<h2>Text Classification Model</h2>

<h4>Preprocessing</h4>

In [1]:
# packages used
import pdftotext
import json
import os
import glob
import pandas as pd
import numpy as np

In [2]:
old_pdfs = glob.glob('docs1/raw_data/*.pdf')
new_pdfs = glob.glob('docs1/new/*.pdf')

In [5]:
print(len(old_pdfs), len(new_pdfs))

276 100


In [3]:
cat = [] # categories
filenames = [] # files
for pdf in old_pdfs+new_pdfs:
    filenames.append(pdf)
    if 'Account Statement' in pdf:
        cat.append(1)
    elif 'Distribution Notice' in pdf:
        cat.append(2)
    elif 'Call Notice' in pdf:
        cat.append(3)
    else:
        cat.append(0)

In [10]:
print(len(cat), len(filenames))

376 376


In [4]:
text = [] # text extracted from files
for file in filenames:
    content = ''
    with open(file, 'rb') as f:
        pages = pdftotext.PDF(f)
        for page in pages:
            content += page
    text.append(content)

In [5]:
with open('500 Account Statements Extracted Data.json', 'r') as f:
    extracted_data = f.read()
    
extracted_data = json.loads(extracted_data)
for file in extracted_data:
    if file['subCategory'] == 'Account Statement' in pdf:
        cat.append(1)
    elif file['subCategory'] == 'Distribution Notice' in pdf:
        cat.append(2)
    elif file['subCategory'] == 'Call Notice' in pdf:
        cat.append(3)
    else:
        cat.append(0)

In [6]:
for file in extracted_data:
    content = ''
    with open('docs/' + file['id'] + '.pdf', 'rb') as f:
        pages = pdftotext.PDF(f)
        for page in pages:
            content += page
    text.append(content)

In [15]:
print(len(cat), len(text))

876 876


In [7]:
d = {'category': cat, 'text': text}
df = pd.DataFrame(data=d)

<h4>Train and Test</h4>

In [8]:
from sklearn.naive_bayes import MultinomialNB
from sklearn.feature_extraction.text import CountVectorizer
from collections import Counter
from sklearn.model_selection import train_test_split
from sklearn.feature_extraction.text import TfidfTransformer
from sklearn.svm import SVC
from sklearn.metrics import f1_score

In [9]:
text_list = df['text'].tolist()
count_vect = CountVectorizer()
x_train_counts = count_vect.fit_transform(text_list)

In [10]:
tfidf_transformer = TfidfTransformer()
x_train_tfidf = tfidf_transformer.fit_transform(x_train_counts)

In [12]:
varietal_list = df['category'].tolist()
train_x, test_x, train_y, test_y = train_test_split(x_train_tfidf, varietal_list, test_size=0.3)

#### SVM

In [13]:
clf = SVC(kernel='linear', class_weight='balanced').fit(train_x, train_y)
y_score = clf.predict(test_x)

In [14]:
np.mean(y_score == test_y)

0.8859315589353612

In [18]:
# training error
np.mean(clf.predict(train_x)==train_y)

0.9119086460032626

In [24]:
f1_score(test_y, y_score, average="weighted")

0.8758627981375543

#### Naive Bayes

In [16]:
clf_NB = MultinomialNB().fit(train_x, train_y)
y_NB = clf_NB.predict(test_x)

In [17]:
np.mean(y_NB == test_y)

0.8212927756653993

In [19]:
# training error
np.mean(clf_NB.predict(train_x)==train_y)

0.8646003262642741

In [32]:
f1_score(test_y, y_NB, average="weighted")
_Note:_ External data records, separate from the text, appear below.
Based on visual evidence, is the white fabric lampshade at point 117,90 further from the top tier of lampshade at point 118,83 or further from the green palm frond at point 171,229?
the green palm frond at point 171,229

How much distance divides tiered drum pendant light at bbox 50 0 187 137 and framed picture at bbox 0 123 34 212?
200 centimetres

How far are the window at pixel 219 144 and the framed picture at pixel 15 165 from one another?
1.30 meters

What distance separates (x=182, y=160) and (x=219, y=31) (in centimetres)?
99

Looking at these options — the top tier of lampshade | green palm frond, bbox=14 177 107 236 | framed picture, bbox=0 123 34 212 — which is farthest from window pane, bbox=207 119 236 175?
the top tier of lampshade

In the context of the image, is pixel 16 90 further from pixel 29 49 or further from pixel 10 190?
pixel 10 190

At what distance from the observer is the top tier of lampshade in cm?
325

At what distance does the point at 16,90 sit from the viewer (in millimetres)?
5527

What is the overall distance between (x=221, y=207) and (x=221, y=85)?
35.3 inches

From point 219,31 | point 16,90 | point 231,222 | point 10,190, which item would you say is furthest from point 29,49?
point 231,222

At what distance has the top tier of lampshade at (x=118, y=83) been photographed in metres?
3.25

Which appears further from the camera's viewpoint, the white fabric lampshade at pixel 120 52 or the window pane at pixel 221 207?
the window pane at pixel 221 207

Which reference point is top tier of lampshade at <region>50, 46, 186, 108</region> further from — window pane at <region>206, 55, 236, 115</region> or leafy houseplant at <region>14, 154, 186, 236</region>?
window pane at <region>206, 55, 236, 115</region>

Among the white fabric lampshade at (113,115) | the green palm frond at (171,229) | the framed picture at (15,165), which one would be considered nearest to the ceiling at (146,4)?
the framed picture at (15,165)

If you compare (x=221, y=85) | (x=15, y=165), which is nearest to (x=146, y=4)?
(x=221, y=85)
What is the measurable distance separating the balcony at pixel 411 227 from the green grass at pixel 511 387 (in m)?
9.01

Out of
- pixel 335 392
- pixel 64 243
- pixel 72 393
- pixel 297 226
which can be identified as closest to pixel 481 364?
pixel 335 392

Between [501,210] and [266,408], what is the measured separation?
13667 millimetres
  'precision', 'predicted', average, warn_for)


0.7918003746854526

#### Random Forest

In [20]:
from sklearn.ensemble import RandomForestClassifier

In [21]:
clf_RF = RandomForestClassifier(n_estimators=100, class_weight='balanced', random_state=0).fit(train_x, train_y)
y_RF = clf_RF.predict(test_x)

In [24]:
clf_RF

RandomForestClassifier(bootstrap=True, class_weight='balanced',
            criterion='gini', max_depth=None, max_features='auto',
            max_leaf_nodes=None, min_impurity_decrease=0.0,
            min_impurity_split=None, min_samples_leaf=1,
            min_samples_split=2, min_weight_fraction_leaf=0.0,
            n_estimators=100, n_jobs=None, oob_score=False, random_state=0,
            verbose=0, warm_start=False)

In [22]:
np.mean(y_RF == test_y)

0.8365019011406845

In [23]:
# training error
np.mean(clf_RF.predict(train_x)==train_y)

0.9510603588907015

In [33]:
f1_score(test_y, y_RF, average="weighted")

0.8321877725539273

#### KNN

In [26]:
from sklearn.neighbors import KNeighborsClassifier

In [27]:
neigh = KNeighborsClassifier(n_neighbors=5).fit(train_x, train_y)
y_KNN = neigh.predict(test_x)

In [29]:
np.mean(y_KNN == test_y)

0.8479087452471483

In [31]:
# training error
np.mean(neigh.predict(train_x)==train_y)

0.9200652528548124

In [34]:
f1_score(test_y, y_KNN, average="weighted")

0.8454150721774074